* WHAT YOU HAVE TO DO: Reproduce, word for word, the items between the line containing "Examining the photo" and the line containing "How far from the photographic", both lines included, and leave out the pictures.

Records of spatial relationships:
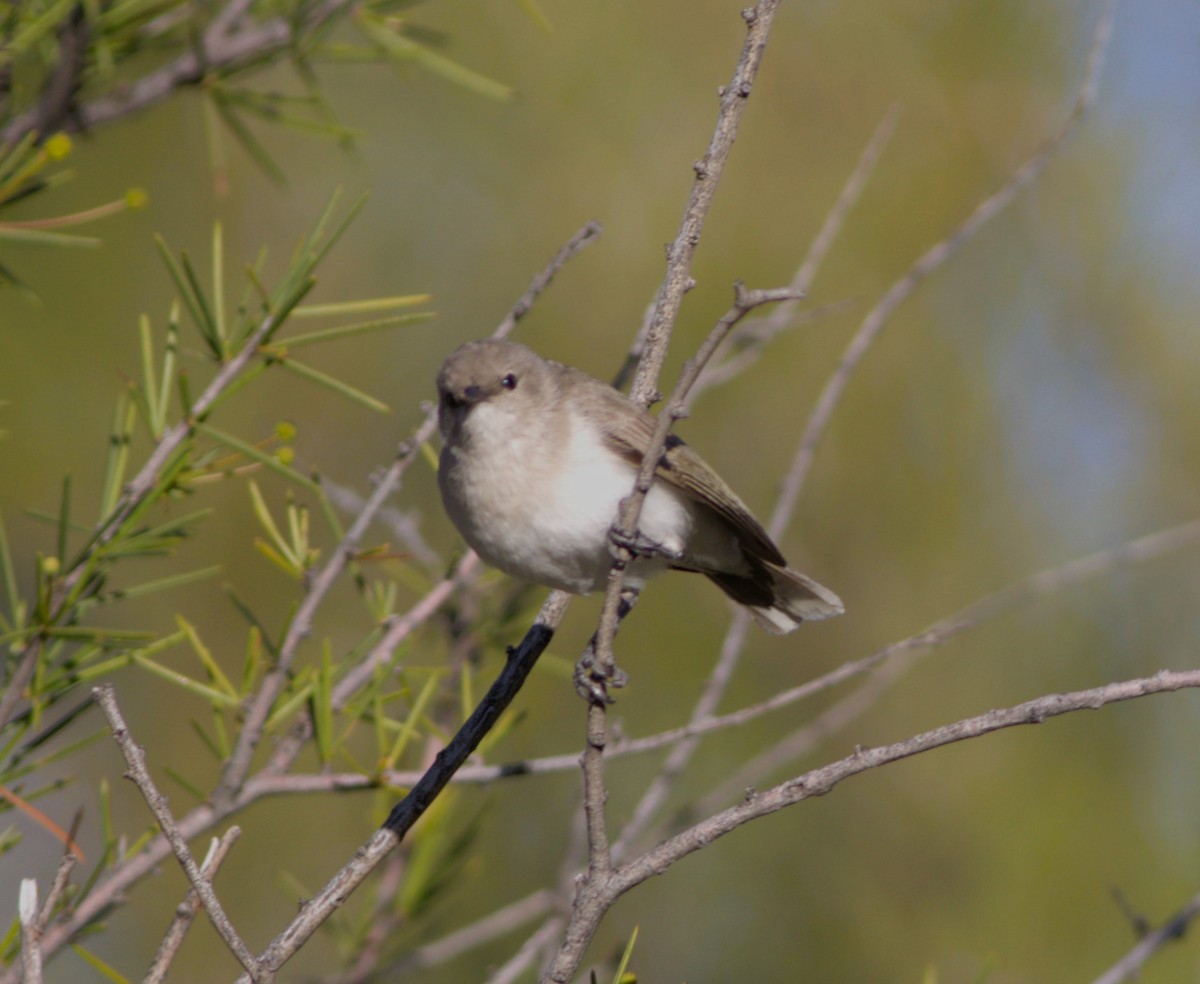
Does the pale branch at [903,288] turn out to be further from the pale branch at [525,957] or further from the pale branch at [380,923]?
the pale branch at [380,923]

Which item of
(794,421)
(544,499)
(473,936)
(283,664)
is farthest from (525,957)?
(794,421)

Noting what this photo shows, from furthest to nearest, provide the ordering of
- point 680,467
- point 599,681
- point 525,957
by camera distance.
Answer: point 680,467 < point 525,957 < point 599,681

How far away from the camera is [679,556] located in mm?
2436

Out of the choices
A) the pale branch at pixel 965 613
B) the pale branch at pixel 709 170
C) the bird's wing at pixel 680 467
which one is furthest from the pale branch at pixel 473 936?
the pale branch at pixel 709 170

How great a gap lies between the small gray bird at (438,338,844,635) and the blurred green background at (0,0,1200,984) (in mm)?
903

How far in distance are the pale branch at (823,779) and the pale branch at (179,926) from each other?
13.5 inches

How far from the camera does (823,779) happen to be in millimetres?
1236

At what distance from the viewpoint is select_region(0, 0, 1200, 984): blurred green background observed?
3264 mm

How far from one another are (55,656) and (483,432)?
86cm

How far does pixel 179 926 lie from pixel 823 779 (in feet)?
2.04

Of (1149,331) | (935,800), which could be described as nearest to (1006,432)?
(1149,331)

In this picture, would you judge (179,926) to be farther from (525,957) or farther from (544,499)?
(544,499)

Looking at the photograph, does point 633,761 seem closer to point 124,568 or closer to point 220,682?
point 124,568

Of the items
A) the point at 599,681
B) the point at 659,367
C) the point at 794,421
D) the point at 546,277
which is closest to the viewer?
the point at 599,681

* * *

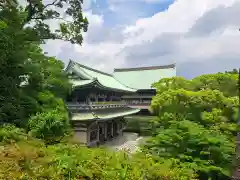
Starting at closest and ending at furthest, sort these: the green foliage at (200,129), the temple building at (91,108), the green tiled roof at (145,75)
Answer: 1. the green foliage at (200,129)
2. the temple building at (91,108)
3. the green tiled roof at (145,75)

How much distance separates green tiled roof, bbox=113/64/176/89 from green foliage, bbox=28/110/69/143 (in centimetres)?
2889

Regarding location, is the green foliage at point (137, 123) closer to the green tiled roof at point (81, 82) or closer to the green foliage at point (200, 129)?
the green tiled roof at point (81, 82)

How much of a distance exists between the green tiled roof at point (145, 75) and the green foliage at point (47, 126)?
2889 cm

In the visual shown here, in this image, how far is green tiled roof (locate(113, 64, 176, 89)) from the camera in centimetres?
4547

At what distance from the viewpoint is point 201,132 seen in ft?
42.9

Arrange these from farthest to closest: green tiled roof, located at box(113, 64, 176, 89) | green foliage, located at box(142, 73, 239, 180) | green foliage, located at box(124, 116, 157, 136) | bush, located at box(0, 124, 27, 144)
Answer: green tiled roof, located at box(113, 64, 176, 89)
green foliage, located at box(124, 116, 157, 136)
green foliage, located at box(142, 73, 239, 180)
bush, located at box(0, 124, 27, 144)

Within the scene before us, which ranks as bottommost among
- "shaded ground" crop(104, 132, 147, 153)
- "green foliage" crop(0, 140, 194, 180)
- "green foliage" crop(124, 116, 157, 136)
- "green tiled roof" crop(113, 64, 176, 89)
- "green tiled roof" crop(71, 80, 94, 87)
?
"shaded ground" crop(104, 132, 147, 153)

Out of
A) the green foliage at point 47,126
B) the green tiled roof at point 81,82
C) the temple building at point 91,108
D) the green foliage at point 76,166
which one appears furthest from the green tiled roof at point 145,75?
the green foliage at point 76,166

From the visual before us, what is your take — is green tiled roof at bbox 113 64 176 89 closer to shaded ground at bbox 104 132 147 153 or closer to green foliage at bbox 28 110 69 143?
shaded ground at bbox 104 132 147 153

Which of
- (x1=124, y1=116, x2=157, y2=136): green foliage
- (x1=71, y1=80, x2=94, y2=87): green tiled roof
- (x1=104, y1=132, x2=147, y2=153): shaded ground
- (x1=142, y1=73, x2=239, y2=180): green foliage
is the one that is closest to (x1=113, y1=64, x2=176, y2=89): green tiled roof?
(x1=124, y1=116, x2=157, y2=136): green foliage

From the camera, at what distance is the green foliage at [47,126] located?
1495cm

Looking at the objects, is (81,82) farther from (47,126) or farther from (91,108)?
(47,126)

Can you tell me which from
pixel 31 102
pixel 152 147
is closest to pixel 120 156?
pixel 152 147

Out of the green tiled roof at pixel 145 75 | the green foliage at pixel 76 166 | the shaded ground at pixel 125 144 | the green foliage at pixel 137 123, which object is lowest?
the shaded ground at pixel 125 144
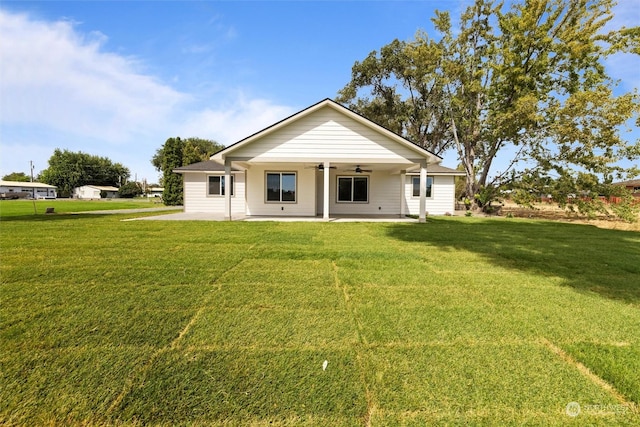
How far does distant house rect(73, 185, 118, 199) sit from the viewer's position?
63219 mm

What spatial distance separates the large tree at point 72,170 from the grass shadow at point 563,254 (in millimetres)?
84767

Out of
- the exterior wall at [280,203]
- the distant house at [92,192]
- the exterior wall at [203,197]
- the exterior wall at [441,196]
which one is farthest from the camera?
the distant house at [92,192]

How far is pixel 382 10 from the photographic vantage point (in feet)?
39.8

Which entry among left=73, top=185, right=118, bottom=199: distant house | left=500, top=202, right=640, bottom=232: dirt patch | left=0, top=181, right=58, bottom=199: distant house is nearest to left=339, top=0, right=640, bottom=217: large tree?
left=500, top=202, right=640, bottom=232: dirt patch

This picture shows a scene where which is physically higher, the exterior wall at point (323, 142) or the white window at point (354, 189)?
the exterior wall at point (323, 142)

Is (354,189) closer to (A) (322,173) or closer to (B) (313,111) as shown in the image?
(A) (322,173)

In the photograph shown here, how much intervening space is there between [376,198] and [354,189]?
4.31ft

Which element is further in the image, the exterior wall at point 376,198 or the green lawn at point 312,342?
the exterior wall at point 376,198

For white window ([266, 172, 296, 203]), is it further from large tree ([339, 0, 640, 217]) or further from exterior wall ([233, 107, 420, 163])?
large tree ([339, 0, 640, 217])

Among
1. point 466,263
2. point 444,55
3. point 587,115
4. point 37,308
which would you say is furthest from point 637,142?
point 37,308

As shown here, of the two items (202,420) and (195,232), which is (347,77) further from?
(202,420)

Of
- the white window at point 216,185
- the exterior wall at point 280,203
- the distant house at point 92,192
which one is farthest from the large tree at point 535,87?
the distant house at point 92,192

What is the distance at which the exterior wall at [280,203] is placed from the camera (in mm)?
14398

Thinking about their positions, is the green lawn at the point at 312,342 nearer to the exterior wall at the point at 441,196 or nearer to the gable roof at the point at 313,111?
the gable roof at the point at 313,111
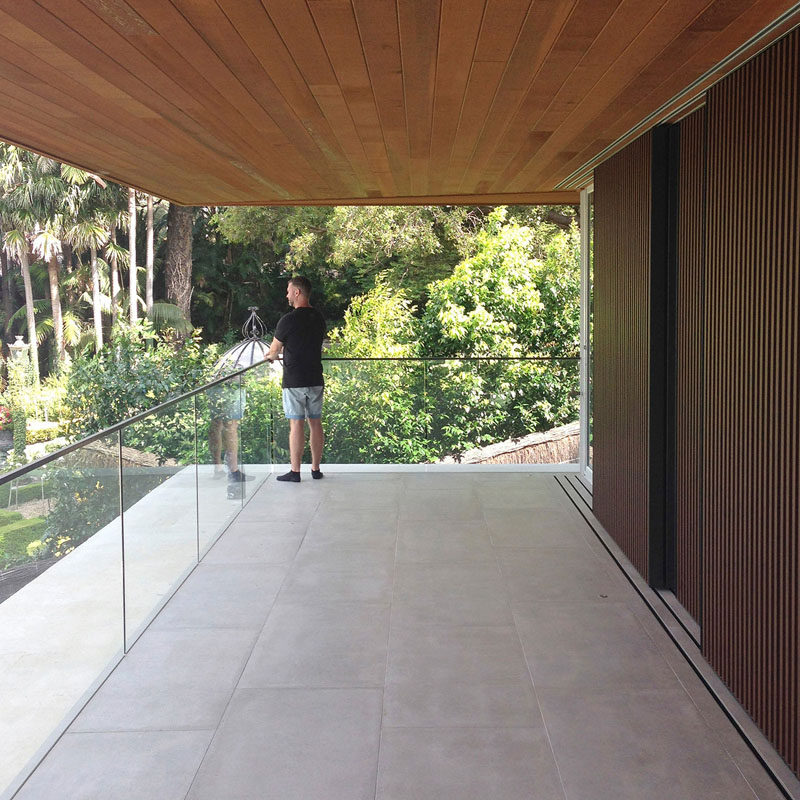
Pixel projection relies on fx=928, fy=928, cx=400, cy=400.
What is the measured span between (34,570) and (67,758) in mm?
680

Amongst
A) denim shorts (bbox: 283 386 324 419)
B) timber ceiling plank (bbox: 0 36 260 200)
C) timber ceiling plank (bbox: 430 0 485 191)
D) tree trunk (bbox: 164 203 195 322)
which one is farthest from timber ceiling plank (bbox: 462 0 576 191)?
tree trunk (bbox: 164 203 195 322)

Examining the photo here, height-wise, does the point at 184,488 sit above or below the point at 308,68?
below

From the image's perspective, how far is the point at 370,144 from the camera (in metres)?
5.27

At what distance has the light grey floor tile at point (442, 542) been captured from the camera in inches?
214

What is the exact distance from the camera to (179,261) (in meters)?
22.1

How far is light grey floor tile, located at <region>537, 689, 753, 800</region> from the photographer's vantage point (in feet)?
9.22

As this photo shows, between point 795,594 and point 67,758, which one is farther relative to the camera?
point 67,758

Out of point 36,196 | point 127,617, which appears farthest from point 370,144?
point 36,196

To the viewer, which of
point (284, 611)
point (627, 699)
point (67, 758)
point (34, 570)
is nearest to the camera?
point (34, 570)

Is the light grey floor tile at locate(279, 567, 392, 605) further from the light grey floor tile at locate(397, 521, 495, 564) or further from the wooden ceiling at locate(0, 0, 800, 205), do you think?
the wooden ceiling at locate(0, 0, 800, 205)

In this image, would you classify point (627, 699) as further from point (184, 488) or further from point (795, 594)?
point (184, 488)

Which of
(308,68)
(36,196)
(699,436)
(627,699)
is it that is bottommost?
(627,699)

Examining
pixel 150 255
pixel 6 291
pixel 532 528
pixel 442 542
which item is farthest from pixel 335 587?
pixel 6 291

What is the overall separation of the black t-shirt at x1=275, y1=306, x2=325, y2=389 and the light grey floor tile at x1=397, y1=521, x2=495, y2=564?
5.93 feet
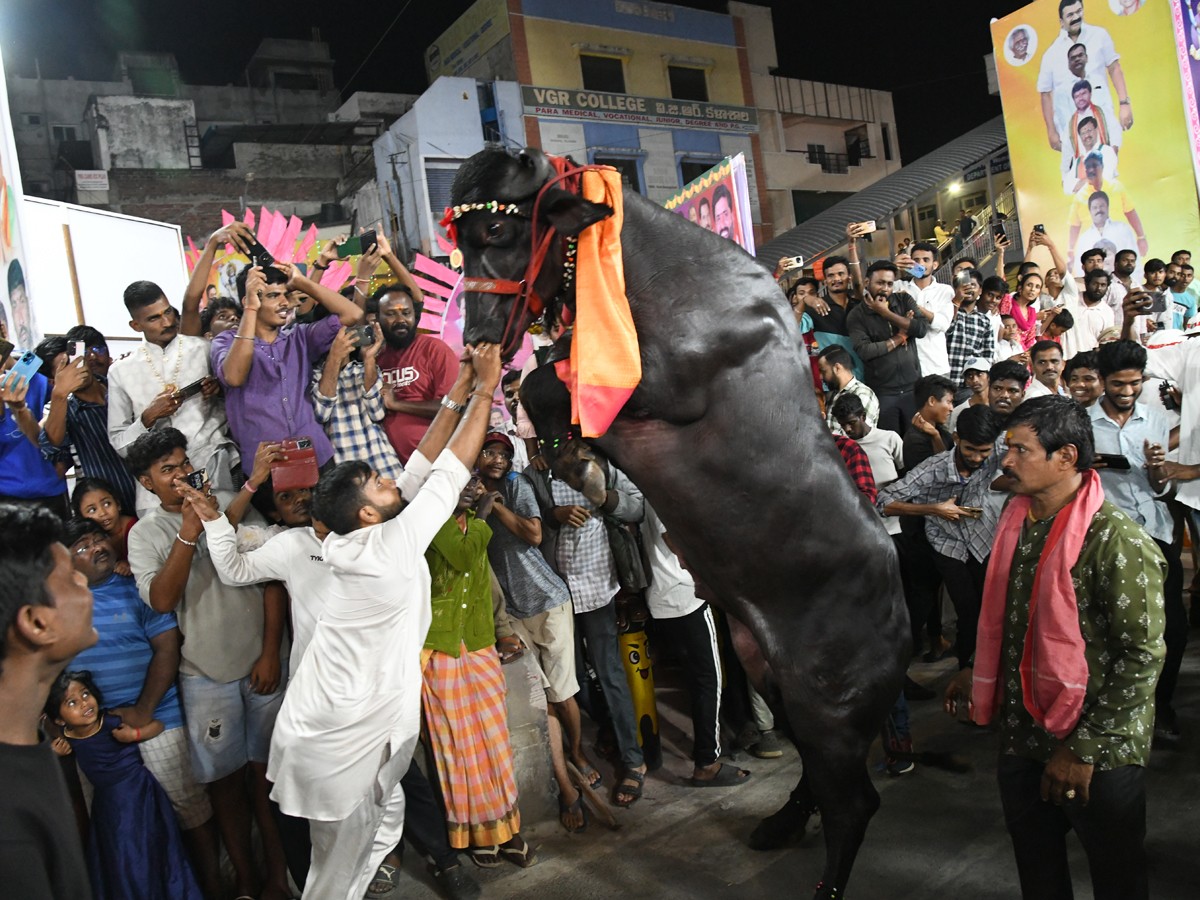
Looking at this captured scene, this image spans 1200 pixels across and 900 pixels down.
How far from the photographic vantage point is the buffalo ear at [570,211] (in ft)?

* EXERCISE RESPONSE:
Examining the photo here, height-wise, does the point at 184,488 sit above or below the point at 308,68?
below

From the image's perspective, how far is the point at 370,144 from the camera (in metres)?
5.27

At what distance has the light grey floor tile at point (442, 542) been captured from the camera in inches?
214

What is the exact distance from the camera to (179,261) (in meters)?
22.1

How far is light grey floor tile, located at <region>537, 689, 753, 800</region> from the photographer's vantage point (in feet)?
9.22

As this photo shows, between point 795,594 and point 67,758, which one is farther relative to the camera?
point 67,758

Out of point 36,196 | point 127,617, which appears farthest from point 370,144?
point 36,196

To the viewer, which of
point (284, 611)
point (627, 699)
point (67, 758)
point (34, 570)
is nearest to the camera?
point (34, 570)

Is the light grey floor tile at locate(279, 567, 392, 605) further from the light grey floor tile at locate(397, 521, 495, 564) or further from the wooden ceiling at locate(0, 0, 800, 205), do you think?
the wooden ceiling at locate(0, 0, 800, 205)

In this image, would you classify point (627, 699) as further from point (184, 488) or further from point (795, 594)?
point (184, 488)

Which of
(308,68)
(36,196)
(699,436)
(627,699)
is it that is bottommost?
(627,699)

Examining
pixel 150 255
pixel 6 291
pixel 532 528
pixel 442 542
which item is farthest from pixel 335 587?
pixel 6 291

What is the overall separation of the black t-shirt at x1=275, y1=306, x2=325, y2=389 and the light grey floor tile at x1=397, y1=521, x2=495, y2=564?
5.93 feet
Looking at this captured scene, this image spans 1200 pixels across and 900 pixels down.
How far from the photographic vantage point is the buffalo ear at [570,211] (in ft)?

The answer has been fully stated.